| Passage shown |
########################################
Benefits
- Strong asset protection
- Tax minimisation and other fiscal planning opportunities
- Family and succession planning
- Privacy
Establishment
A Seychelles International Trust is required to be registered
in accord with the International Trusts Act 1994 (the “Act”).
Registration steps include:
- Filing of a declaration by the licensed resident trustee
with the Government Registry, declaring that the settlor
of the Trust is not a Seychelles resident; that the Trust
property does not include any land in Seychelles; and informing
the name and date of the Trust
- Payment of one-off Government fee – US$ 100.
Confidentiality
- Although an International Trust is “registered”
and a registration number allocated, the Trust Deed is not
filed with any Government Registry
- There is no requirement to file with any Government Registry
details of the settlor or the beneficiaries (except for
any beneficiaries who are Seychellois nationals).
Specific Asset Protection / Trust
defence provisions
The assets of a Trust do not form part of the Settlor’s
“personal” estate.
########################################
| Recorded data |

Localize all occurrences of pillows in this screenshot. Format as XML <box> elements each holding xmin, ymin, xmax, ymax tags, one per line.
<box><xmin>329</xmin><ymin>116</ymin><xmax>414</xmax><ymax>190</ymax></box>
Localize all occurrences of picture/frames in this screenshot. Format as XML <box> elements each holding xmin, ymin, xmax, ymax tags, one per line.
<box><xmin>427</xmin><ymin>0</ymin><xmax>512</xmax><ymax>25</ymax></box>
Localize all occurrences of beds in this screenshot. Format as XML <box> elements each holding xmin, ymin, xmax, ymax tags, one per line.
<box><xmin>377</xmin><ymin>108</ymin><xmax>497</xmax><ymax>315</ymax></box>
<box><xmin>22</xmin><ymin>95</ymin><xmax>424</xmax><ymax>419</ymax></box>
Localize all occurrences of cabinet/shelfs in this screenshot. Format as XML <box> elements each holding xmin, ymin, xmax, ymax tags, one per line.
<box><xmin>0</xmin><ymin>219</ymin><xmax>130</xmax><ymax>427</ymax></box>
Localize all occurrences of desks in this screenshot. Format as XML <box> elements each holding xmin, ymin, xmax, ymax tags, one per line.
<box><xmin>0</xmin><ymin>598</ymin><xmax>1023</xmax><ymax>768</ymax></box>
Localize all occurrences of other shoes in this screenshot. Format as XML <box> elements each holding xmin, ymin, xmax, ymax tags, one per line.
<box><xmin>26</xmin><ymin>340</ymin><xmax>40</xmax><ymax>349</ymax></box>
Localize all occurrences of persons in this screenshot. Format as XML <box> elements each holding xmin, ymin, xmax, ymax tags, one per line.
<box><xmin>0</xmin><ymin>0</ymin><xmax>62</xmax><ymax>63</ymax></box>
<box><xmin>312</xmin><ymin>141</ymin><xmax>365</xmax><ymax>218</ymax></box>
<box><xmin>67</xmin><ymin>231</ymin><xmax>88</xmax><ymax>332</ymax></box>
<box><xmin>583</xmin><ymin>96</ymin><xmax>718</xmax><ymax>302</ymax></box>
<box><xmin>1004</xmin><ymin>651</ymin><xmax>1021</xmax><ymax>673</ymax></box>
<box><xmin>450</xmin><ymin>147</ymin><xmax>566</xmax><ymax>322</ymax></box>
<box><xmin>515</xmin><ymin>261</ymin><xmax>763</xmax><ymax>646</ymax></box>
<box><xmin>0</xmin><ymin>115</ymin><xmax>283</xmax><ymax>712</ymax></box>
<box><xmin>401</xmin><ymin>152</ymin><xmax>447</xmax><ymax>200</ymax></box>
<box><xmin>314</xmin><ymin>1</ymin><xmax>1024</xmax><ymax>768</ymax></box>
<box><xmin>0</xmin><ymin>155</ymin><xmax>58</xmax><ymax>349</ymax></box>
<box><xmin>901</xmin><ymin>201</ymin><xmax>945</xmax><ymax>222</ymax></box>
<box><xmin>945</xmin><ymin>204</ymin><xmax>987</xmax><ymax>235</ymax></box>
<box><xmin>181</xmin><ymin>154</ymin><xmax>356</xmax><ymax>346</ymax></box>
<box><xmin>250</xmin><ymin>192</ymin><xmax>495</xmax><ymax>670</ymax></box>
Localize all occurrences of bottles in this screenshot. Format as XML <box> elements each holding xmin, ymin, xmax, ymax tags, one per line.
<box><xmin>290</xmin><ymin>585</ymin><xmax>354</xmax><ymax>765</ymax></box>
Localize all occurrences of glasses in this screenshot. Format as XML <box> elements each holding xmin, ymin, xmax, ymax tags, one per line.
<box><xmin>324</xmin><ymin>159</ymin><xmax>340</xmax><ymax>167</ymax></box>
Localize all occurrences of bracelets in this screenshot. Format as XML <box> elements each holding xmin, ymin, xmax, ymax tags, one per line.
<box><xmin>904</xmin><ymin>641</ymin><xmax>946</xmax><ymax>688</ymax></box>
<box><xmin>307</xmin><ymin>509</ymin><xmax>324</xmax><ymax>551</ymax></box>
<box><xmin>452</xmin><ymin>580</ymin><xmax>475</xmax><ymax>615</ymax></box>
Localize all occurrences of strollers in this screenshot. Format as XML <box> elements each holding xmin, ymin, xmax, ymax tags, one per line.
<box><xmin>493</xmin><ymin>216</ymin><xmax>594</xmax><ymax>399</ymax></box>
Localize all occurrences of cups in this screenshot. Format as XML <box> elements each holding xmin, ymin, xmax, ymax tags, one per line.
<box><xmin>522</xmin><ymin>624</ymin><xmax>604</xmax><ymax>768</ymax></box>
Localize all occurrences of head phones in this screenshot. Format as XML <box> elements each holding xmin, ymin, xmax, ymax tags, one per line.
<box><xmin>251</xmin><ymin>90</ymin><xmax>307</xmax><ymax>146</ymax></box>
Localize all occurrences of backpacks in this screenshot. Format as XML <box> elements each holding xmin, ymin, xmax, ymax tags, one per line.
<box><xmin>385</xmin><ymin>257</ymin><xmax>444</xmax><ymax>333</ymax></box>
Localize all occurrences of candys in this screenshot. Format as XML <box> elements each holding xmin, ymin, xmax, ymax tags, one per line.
########################################
| Short problem 1 |
Answer these about the passage on Seychelles International Trusts:
(a) Under which act must such a trust be registered?
(b) How much is the one-off Government fee?
(c) Whose details among the beneficiaries must be filed with a Government Registry?
| Short problem 2 |
Carry on the passage on Seychelles International Trusts from the point where it stops.
The listing comes from a different source than the passage on Seychelles International Trusts.

| Exercise output 1 |
(a) The International Trusts Act 1994
(b) US$ 100
(c) Those of any beneficiaries who are Seychellois nationals

| Exercise output 2 |
The Act provides that:
- notwithstanding any foreign laws, an International Trust
shall not be void by reason of the settlor’s bankruptcy
or liquidation of the settlor’s property or in any
legal action against the settlor by the settlor’s
creditors (except where the Seychelles Supreme Court finds
beyond reasonable doubt that the trust was made with the
intent to defraud creditors of the settlor or the settlor
was insolvent at the time when the property was vested in
the trustee. The onus of proof as to intent to defraud rests
on the creditor claimant); and
- a legal claim by a creditor shall not be permitted against
a trustee of an International Trust after 2 years from the
date of transfer of assets into the trust.
Therefore, in addition to the very narrow opportunity to
“attack” a trust and the 2 year legal claim limit
period, a claimant creditor has to prove its case “beyond
reasonable doubt” (ie. higher than the usual civil onus
of “on the balance of probabilities”).
Forced heirship
Under the Act, neither an International Trust nor any transfer
or disposition of property to the trust can be invalidated
by any foreign rule of forced heirship, nor because the trust
concept is unknown to or not admitted by the laws of a foreign
jurisdiction.
Fiscal
There is no Seychelles taxation on income of an International
Trust.
Other features
- An International Trust must have a Seychelles resident
trustee which holds a valid trustee services licence issued
by the Seychelles International Business Authority. Non-resident
co-trustee/s and/or protector may also be appointed
- An International Trust can own property world-wide (except
for land in Seychelles; though it can own shares and/or
maintain bank accounts in Seychelles)
- The settlor/s can be a beneficiary under an International
Trust (but not a sole beneficiary)
- The settlor cannot at any time during the duration of
the International Trust be a resident of Seychelles
- Duration of an International Trust: up to the 100th anniversary
of the date it came into existence and will then terminate,
unless terminated earlier either pursuant to the trust terms
or for any other reason (except for charitable trusts or
purpose trusts)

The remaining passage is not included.